Red Deer RCMP are ready to enforce a new law intended to curb drunk driving.
Federal legislation for mandatory alcohol screening, which takes effect Dec. 18, will allow police to demand a breath sample from any driver they lawfully stop. The current threshold requires reasonable suspicion the person has been drinking.
The government says the aim of the law is to reduce carnage on the roads by helping police catch drivers with more than the legal limit of alcohol in their bloodstream.
Cpl. Michael Zufferli, with the Red Deer RCMP, said it can be challenging for officers to determine if there is a reasonable suspicion someone is driving while impaired.
“If we don’t have someone admitting they’ve been drinking … or if the officer isn’t able to smell alcohol on their breath, it can be very difficult,” he said.
Some drivers will mask the smell of alcohol with tobacco or body spray, he said.
“There could also be other patrons inside the vehicle with the driver who are extremely intoxicated. You could smell the alcohol off them, and we as police officers have to make sure the smell of metabolizing alcohol is coming from the driver and not the patrons of the vehicle,” said Zufferli.
Zufferli said local officers will be ready for the new law when it’s in place.

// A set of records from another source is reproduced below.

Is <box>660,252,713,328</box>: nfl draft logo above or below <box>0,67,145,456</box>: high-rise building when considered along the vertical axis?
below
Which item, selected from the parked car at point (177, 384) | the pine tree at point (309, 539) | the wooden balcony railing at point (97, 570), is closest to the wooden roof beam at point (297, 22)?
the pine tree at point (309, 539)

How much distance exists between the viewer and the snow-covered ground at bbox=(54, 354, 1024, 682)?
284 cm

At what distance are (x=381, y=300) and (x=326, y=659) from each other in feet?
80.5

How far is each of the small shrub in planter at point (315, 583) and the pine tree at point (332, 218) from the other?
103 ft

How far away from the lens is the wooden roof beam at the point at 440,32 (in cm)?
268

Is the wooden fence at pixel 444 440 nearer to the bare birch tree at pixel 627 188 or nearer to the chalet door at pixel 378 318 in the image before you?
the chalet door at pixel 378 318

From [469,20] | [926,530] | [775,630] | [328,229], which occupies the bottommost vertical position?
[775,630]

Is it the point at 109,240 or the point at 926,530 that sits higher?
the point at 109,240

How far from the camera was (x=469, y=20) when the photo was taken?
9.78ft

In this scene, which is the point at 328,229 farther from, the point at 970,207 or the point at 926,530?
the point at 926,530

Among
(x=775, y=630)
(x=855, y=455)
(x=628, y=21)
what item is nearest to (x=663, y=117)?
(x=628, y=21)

“All the members here will be subject to an information session so they understand the proper procedures, but when it comes to training, nothing’s changed,” he said.

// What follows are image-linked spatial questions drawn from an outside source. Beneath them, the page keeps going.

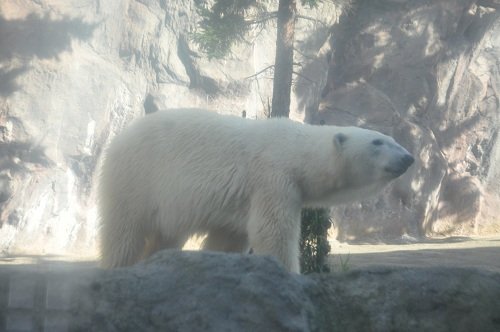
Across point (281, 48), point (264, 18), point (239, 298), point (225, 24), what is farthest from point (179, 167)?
point (264, 18)

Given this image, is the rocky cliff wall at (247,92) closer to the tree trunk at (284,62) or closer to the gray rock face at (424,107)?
the gray rock face at (424,107)

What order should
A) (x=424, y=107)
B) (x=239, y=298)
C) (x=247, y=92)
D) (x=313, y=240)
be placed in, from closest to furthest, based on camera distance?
(x=239, y=298) → (x=313, y=240) → (x=247, y=92) → (x=424, y=107)

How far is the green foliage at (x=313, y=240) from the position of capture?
6652 millimetres

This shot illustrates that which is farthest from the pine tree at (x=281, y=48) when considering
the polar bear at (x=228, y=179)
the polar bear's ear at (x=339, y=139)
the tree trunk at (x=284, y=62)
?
the polar bear's ear at (x=339, y=139)

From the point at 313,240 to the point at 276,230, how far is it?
208 cm

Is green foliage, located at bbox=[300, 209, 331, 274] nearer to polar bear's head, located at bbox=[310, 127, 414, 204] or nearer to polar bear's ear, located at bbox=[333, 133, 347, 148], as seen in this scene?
polar bear's head, located at bbox=[310, 127, 414, 204]

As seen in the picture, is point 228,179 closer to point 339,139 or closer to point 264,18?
point 339,139

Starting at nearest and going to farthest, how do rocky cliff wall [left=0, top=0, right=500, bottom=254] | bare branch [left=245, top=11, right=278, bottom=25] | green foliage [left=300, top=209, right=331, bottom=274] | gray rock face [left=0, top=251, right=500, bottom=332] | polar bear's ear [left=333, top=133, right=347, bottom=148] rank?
1. gray rock face [left=0, top=251, right=500, bottom=332]
2. polar bear's ear [left=333, top=133, right=347, bottom=148]
3. green foliage [left=300, top=209, right=331, bottom=274]
4. bare branch [left=245, top=11, right=278, bottom=25]
5. rocky cliff wall [left=0, top=0, right=500, bottom=254]

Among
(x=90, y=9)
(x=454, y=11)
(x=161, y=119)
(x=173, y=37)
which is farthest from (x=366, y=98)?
(x=161, y=119)

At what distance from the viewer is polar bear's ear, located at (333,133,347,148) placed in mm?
4949

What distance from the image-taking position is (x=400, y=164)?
4863 millimetres

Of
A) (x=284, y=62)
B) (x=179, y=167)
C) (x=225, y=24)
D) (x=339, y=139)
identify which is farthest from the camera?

Officers will use the same device to gather breath samples as they did before, he added.
“It’s exactly the same instrument we’ve been using for years. They’re maintained, calibrated every 28 days to ensure accuracy. There isn’t any requirement for new training,” he said.
Police could legally stop someone for speeding, going through a stop sign or as part of a holiday spot check program.

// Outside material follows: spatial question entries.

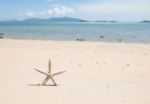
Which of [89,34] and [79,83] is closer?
[79,83]

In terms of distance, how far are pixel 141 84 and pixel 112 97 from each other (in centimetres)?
206

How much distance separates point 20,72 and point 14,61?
2.99 m

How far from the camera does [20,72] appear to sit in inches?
434

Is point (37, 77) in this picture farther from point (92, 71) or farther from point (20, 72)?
point (92, 71)

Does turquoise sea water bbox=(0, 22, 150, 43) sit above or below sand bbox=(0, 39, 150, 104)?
below

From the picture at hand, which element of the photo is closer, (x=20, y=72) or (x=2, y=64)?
(x=20, y=72)

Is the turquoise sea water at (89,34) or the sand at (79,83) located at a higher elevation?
the sand at (79,83)

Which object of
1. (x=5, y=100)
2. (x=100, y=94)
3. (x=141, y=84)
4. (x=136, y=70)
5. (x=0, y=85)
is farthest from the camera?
(x=136, y=70)

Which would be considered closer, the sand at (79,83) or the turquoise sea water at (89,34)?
the sand at (79,83)

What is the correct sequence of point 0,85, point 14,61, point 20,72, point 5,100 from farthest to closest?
point 14,61 < point 20,72 < point 0,85 < point 5,100

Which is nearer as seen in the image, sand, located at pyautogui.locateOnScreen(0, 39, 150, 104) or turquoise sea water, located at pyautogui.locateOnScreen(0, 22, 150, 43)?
sand, located at pyautogui.locateOnScreen(0, 39, 150, 104)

Multiple check stops are planned for Dec. 18.
“You’ll see us out there … doing these check stops, ensuring that we don’t have any impaired drivers on the roads and that we don’t have to go knocking on any family members’ doors and telling them their loved ones have been killed in collisions,” he said.
Mandatory screening shouldn’t cause any significant delay at check stops, he said.
“It’s not like we’re going to stop 3,000 cars and people will have to sit there until we test everyone. That would be unreasonable.
“This new mandatory screening is a reasonable measure to limit the amount of fatalities,” he said.
RCMP generally see an uptick of impaired drivers during the holiday season.
“It’s important people realize they have other options. You can stay over, you can call a cab, use a ride sharing service,” Zufferli said. “Driving impaired is not worth the risk.”
Mandatory alcohol screening is currently in place in more than 40 countries, including Australia, France, Germany, Ireland and Sweden.